For a lot of Connecticut residents with disabilities, the asset limits feel even harsher. A single person can only have $1,600 in assets, and married couples get capped at $2,400.
Those numbers leave almost no room for emergencies or planning ahead. People can get forced to spend down quickly, which chips away at their long-term stability.
Advocates say these rules push people not to save, which hurts independence for folks in places like Hartford and Stamford—and really, across the state.
Testimony from disability advocates points out that the limits don’t just hit individuals. Families and caregivers feel the effects everywhere.
In Waterbury, New Britain, and Norwalk, households say even a small raise or inheritance can mean losing benefits. That creates a steep cliff that keeps people with disabilities from building financial security.
Legislative proposals and committee actions
Two main approaches are emerging in Hartford. The Aging Committee has a bill to triple asset limits by 2027—raising them to $5,000 for singles and $7,500 for couples. They’d also require the Department of Social Services (DSS) commissioner to report on eligibility changes and costs.
The Human Services Committee is looking at a different bill. This one would gradually raise limits over five years, and by 2031, asset limits would disappear entirely.
Supporters think expanding eligibility is about fairness and practical stability for Connecticut’s aging and disabled population. Over two-thirds of people with disabilities in Connecticut depend on Medicaid for essential care.
Sen. Matt Lesser says the real question is whether residents with disabilities are being treated as “second class citizens” when policy keeps them from saving or planning for their futures.
Opponents, including the state Department of Social Services, say raising asset limits would need a lot more funding than what’s in the governor’s budget. They argue about how to measure the costs and how to balance all the state’s financial priorities.
So, the debate isn’t just about fairness. It’s tangled up with budget realities and tough choices for people with disabilities and seniors in cities like Bridgeport, Stamford, New Haven, Danbury, and Groton.
What this could mean for Connecticut towns and residents
If Connecticut raises or eliminates asset limits, folks in many towns might finally feel some real financial security. Suddenly, saving for medical emergencies or long-term care wouldn’t seem so risky.
In Hartford, advocates point out that families could plan ahead without worrying that a little savings will cost them essential benefits. Over in Norwalk, Bridgeport, Danbury, and Stamford, easier access to HUSKY C could help people stay connected to local services. That kind of support might boost independence for a lot of residents.

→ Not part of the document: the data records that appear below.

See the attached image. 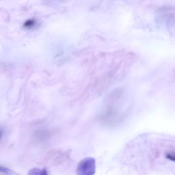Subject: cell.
<instances>
[{
	"label": "cell",
	"instance_id": "obj_2",
	"mask_svg": "<svg viewBox=\"0 0 175 175\" xmlns=\"http://www.w3.org/2000/svg\"><path fill=\"white\" fill-rule=\"evenodd\" d=\"M68 158V153L64 151H55L49 153L47 157V161L49 164H60L64 162Z\"/></svg>",
	"mask_w": 175,
	"mask_h": 175
},
{
	"label": "cell",
	"instance_id": "obj_3",
	"mask_svg": "<svg viewBox=\"0 0 175 175\" xmlns=\"http://www.w3.org/2000/svg\"><path fill=\"white\" fill-rule=\"evenodd\" d=\"M28 175H48L46 168H33L29 171Z\"/></svg>",
	"mask_w": 175,
	"mask_h": 175
},
{
	"label": "cell",
	"instance_id": "obj_1",
	"mask_svg": "<svg viewBox=\"0 0 175 175\" xmlns=\"http://www.w3.org/2000/svg\"><path fill=\"white\" fill-rule=\"evenodd\" d=\"M96 172V161L92 157L83 159L77 165V175H94Z\"/></svg>",
	"mask_w": 175,
	"mask_h": 175
},
{
	"label": "cell",
	"instance_id": "obj_4",
	"mask_svg": "<svg viewBox=\"0 0 175 175\" xmlns=\"http://www.w3.org/2000/svg\"><path fill=\"white\" fill-rule=\"evenodd\" d=\"M166 158L175 162V151H169L166 153Z\"/></svg>",
	"mask_w": 175,
	"mask_h": 175
},
{
	"label": "cell",
	"instance_id": "obj_6",
	"mask_svg": "<svg viewBox=\"0 0 175 175\" xmlns=\"http://www.w3.org/2000/svg\"><path fill=\"white\" fill-rule=\"evenodd\" d=\"M3 135H4V131L2 130V129L0 128V141H1V139H2Z\"/></svg>",
	"mask_w": 175,
	"mask_h": 175
},
{
	"label": "cell",
	"instance_id": "obj_5",
	"mask_svg": "<svg viewBox=\"0 0 175 175\" xmlns=\"http://www.w3.org/2000/svg\"><path fill=\"white\" fill-rule=\"evenodd\" d=\"M11 173V170H9L8 168L4 167V166H1L0 165V174H10Z\"/></svg>",
	"mask_w": 175,
	"mask_h": 175
}]
</instances>
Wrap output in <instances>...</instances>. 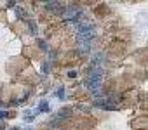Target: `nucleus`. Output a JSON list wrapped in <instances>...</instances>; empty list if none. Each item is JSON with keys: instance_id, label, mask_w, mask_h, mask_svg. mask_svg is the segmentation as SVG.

Places like Waterbury, New Britain, and Glastonbury could feel the difference too. Families there already juggle work, savings, and health care costs, and any relief would be welcome.

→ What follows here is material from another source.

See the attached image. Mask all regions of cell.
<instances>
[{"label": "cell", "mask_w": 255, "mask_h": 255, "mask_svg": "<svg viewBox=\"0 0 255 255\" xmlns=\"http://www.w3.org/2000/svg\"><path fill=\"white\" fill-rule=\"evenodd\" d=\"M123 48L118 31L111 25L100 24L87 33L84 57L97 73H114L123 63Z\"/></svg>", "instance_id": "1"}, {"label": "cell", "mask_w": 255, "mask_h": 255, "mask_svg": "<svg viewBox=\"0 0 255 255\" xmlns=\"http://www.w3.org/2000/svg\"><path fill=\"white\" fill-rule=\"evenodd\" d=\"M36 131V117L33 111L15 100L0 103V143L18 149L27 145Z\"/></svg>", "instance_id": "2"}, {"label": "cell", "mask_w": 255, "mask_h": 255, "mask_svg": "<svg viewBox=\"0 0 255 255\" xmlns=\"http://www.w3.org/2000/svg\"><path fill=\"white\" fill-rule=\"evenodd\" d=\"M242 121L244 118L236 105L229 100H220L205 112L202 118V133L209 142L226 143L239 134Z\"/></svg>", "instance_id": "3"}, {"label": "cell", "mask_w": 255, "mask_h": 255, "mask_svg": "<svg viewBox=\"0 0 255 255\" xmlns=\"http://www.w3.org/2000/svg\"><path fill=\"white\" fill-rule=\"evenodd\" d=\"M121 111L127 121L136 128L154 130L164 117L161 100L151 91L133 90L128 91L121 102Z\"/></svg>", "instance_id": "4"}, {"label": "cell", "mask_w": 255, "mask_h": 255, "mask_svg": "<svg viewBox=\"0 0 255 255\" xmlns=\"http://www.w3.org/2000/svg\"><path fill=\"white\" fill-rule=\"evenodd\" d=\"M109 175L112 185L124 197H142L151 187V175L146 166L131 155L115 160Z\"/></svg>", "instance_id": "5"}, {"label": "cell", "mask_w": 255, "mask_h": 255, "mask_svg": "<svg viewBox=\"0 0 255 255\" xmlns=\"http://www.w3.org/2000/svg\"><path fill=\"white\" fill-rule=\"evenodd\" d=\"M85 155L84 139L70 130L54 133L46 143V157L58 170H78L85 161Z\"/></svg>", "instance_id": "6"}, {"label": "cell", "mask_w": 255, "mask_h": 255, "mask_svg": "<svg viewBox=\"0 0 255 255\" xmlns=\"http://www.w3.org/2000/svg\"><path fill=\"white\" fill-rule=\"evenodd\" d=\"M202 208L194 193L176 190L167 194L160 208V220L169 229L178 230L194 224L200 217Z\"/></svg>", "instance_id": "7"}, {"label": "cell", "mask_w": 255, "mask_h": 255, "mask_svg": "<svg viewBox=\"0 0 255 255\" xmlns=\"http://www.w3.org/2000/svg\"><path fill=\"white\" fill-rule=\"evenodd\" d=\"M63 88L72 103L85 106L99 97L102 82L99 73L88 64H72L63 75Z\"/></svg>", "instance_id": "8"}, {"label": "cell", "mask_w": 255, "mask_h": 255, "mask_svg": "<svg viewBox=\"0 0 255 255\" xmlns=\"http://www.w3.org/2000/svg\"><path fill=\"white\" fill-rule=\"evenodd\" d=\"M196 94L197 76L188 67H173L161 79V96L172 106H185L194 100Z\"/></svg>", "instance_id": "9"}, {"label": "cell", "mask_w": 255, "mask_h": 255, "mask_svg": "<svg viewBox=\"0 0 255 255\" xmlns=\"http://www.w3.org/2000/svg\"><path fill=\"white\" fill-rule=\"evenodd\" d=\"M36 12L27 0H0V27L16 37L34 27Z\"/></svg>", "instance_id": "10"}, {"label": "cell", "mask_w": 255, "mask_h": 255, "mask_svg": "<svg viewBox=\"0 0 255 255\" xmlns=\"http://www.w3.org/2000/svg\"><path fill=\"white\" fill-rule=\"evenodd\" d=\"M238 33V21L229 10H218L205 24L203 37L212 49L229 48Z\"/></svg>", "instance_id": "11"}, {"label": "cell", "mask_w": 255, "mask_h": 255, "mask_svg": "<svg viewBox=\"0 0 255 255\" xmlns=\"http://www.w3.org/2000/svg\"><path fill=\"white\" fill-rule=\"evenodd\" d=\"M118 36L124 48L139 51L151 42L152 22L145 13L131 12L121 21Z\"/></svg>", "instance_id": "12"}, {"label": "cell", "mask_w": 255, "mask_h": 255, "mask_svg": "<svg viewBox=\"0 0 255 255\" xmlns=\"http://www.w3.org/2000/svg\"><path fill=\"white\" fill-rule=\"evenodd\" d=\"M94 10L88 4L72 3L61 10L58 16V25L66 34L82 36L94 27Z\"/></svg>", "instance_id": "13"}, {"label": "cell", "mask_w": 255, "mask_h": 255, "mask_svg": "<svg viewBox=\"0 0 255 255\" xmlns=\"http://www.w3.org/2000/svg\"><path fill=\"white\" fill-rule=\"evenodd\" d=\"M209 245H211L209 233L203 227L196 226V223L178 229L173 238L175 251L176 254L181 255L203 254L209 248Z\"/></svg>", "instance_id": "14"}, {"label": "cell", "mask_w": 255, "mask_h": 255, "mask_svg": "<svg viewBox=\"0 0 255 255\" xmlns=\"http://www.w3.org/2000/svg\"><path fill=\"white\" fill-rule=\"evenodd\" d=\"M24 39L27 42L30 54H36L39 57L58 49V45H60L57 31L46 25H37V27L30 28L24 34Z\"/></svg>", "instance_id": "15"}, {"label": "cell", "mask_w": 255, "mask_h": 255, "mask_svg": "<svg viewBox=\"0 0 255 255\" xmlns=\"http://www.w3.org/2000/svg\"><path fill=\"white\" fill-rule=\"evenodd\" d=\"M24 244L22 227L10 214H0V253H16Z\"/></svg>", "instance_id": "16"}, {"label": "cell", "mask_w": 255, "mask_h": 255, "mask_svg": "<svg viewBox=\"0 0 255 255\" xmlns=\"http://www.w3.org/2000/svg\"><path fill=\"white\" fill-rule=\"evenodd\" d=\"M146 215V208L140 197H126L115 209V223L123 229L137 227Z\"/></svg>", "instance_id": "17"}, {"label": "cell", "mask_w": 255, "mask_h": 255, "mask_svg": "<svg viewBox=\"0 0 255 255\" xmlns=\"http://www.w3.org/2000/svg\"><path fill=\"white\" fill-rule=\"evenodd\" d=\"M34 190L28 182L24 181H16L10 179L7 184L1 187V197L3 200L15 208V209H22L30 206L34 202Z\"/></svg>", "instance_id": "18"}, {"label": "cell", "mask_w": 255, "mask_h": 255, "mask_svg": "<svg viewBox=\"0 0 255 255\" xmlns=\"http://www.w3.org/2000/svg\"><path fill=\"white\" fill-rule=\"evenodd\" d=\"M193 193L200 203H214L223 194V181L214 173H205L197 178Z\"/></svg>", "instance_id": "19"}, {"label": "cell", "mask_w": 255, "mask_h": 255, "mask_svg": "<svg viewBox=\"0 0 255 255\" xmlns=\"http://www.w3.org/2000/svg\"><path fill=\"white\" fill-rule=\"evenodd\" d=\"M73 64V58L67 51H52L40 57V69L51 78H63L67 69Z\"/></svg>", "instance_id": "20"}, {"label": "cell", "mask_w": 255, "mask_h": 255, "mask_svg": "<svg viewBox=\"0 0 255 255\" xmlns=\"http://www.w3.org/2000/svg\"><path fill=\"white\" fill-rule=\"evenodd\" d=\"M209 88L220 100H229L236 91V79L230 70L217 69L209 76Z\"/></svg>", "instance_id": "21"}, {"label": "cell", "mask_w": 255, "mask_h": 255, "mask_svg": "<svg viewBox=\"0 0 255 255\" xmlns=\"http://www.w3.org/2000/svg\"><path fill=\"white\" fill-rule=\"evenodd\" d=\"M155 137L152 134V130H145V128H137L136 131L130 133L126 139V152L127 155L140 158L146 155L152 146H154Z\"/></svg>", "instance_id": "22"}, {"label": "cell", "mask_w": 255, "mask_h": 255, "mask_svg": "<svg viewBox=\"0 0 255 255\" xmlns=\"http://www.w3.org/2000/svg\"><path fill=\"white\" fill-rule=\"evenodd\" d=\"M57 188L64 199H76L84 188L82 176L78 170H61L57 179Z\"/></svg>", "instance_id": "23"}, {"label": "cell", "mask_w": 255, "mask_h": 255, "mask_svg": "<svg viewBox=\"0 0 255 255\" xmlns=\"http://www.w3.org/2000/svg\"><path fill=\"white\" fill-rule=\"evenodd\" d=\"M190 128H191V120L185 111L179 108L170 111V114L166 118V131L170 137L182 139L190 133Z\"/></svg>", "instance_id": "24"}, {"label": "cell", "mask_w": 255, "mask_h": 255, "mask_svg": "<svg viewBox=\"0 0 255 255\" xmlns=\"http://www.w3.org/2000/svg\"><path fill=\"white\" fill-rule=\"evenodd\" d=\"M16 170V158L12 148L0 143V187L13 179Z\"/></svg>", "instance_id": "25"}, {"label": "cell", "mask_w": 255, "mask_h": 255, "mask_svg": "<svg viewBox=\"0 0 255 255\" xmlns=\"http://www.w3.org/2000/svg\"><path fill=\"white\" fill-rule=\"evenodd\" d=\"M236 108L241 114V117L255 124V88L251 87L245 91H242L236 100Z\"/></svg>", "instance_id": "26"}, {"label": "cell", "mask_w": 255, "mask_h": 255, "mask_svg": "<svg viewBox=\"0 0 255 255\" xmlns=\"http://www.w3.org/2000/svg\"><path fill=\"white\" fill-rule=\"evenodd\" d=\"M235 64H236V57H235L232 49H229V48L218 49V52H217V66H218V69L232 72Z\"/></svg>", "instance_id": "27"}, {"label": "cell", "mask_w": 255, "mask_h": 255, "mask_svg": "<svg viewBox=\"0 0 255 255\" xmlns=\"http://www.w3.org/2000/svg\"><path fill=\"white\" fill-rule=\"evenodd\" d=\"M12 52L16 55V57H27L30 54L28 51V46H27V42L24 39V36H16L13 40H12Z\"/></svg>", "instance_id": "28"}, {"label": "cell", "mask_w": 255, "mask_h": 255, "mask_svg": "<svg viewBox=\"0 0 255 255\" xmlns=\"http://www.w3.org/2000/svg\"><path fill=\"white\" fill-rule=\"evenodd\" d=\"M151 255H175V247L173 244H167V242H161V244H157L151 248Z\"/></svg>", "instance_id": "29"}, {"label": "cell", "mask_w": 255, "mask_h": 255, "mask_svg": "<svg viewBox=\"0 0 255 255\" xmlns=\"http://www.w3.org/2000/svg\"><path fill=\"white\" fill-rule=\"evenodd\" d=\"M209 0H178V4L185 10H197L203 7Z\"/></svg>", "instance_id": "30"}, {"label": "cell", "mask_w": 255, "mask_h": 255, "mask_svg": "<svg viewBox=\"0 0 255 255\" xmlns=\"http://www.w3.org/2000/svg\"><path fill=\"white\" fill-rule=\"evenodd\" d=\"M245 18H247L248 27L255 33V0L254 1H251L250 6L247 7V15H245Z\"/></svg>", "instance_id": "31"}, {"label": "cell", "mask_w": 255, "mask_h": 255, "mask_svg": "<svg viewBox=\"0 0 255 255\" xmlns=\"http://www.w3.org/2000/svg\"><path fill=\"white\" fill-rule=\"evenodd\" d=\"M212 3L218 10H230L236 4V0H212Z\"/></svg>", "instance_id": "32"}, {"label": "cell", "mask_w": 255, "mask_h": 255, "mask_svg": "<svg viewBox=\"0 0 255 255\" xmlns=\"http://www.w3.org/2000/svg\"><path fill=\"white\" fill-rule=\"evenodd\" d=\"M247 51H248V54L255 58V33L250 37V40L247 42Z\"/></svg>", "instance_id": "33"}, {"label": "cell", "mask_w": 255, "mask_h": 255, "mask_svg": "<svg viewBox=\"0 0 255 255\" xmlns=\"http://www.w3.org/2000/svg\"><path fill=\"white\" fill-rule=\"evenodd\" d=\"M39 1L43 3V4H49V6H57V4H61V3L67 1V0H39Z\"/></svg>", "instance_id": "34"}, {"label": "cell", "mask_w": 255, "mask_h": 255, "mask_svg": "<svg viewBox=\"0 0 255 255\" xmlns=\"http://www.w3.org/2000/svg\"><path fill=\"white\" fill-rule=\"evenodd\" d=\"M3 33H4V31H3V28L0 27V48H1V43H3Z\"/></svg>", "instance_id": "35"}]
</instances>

- Policy focus: Lawmakers want to expand asset limits, hoping this will improve financial stability for seniors and people with disabilities.
- Timing: They’re aiming for bigger changes by 2027, and possibly even broader reforms by 2031 if the alternative proposal gains traction.
- Budget reality: But funding’s always tricky. The Department of Social Services says it won’t back expansions unless new money comes in.
- Public interest: Advocates keep pushing to reduce inequities, especially for people with disabilities in cities like New Haven and Waterbury.
As Hartford and nearby towns keep an eye on the budget debates, everyone’s wondering if lawmakers will really put health equity for seniors and people with disabilities at the top of the list. In places from Bridgeport to East Hartford, these decisions could honestly reshape how Connecticut stands by its most vulnerable residents for years.